The Public Health Alcohol Bill has now been before the Oireachtas since 2015, or for about 1,000 days, and is set to enter the final stages on Wednesday. However a cross-party group of 13 TDs has submitted a number of amendments to the advertising and health sections of the legislation which Alcohol Action Ireland said could delay the enactment of the legislation further. 

The lobby group has warned the delay will risk lives. In a statement spokesperson Eunan McKinney said:

Their actions are encouraging more alcohol sales – not less – because they place a greater value on the thriving commercial interests of the alcohol industry rather than the lives of those who today, and into the future, will be impacted by harmful alcohol consumption.

One of the most contentious items in the bill is a cancer warning which would be placed on all products. The drinks industry says it would make Ireland unique, as no other country in the world has similar labelling. 

In a statement for the Alcohol Beverage Federation of Ireland (ABFI) this morning, director Patricia Callan said:

The amendments that have been submitted are required to protect the reputation of Ireland’s quality drinks brands, to allow continued innovation in the drinks sector, to ensure brewery and distillery visitor centres can grow and to safeguard rural jobs and the economy.

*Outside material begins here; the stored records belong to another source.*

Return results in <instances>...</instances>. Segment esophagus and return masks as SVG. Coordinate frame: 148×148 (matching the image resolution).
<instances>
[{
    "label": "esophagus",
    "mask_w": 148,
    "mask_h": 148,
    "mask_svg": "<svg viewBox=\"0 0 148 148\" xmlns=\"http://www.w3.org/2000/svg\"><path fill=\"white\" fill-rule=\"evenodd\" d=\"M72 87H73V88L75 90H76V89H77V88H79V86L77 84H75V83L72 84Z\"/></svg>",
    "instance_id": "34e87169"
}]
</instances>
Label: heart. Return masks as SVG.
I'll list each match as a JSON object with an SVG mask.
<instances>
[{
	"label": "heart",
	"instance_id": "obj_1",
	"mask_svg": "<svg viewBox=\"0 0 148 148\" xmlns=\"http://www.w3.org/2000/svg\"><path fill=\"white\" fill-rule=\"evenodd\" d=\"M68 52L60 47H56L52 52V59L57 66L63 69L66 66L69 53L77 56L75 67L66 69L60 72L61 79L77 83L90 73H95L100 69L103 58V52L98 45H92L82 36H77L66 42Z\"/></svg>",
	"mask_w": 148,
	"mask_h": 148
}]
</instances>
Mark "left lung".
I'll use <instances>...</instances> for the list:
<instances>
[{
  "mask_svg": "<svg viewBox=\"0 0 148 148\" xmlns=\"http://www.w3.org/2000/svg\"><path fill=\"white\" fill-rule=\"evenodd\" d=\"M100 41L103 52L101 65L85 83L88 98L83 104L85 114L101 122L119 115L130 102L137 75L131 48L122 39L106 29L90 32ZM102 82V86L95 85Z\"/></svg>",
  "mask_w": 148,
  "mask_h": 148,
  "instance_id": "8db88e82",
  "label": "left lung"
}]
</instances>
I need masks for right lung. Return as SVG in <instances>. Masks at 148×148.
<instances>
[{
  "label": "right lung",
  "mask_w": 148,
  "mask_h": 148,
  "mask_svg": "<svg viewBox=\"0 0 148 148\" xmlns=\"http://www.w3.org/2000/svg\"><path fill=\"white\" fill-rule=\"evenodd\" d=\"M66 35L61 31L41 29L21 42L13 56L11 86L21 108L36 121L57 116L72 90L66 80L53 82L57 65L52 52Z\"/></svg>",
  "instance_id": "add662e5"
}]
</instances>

Health Minister Simon Harris has already rolled back on the so-called booze curtain for smaller retailers, a measure which he hoped would reduce visibility of alcoholic beverages for younger shoppers.

Concerns, however, remain about the impact on jobs of restrictions on how alcohol is sold with ABFI criticising what it calls Alcohol Action Ireland’s disingenuous claim that TDs are putting the industry ahead of public health. 

The claim is one McKinney denied: 

At its (the bill’s) heart is a simple logic – if we are to tackle the harms of alcohol across our communities, we must reduce rising alcohol consumption, and so less alcohol products must be sold; if we are to slow future consumption, our children must be protected from early enrolment.

The bill, as stands, will prevent advertising on public transport of alcohol products. 

The 13 TDs who have submitted amendments are; Bobby Aylward (FF), Peter Burke(FG), Declan Breathnach (FF), Pat Deering (FG), Micheal Collins (Ind), Michael Fitzmaurice (Ind), Peter Fitzpatrick (FG), Noel Grealish (Ind), Tony McLoughlin (FG), Carol Nolan (Ind), Kevin O’Keeffe (FF), Eamon Scanlon (FF) and Sean Sherlock (Lab). 

The variety of submissions include a reduction in the size of the cancer warning on packaging to a requirement for all cautions to be written in Irish as well as English.

In a statement Minister Simon Harris’ office says  it is a “Government priority that the Public Health (Alcohol) Bill be enacted as soon as possible”. The final stages of the bill are due to commence on Wednesday.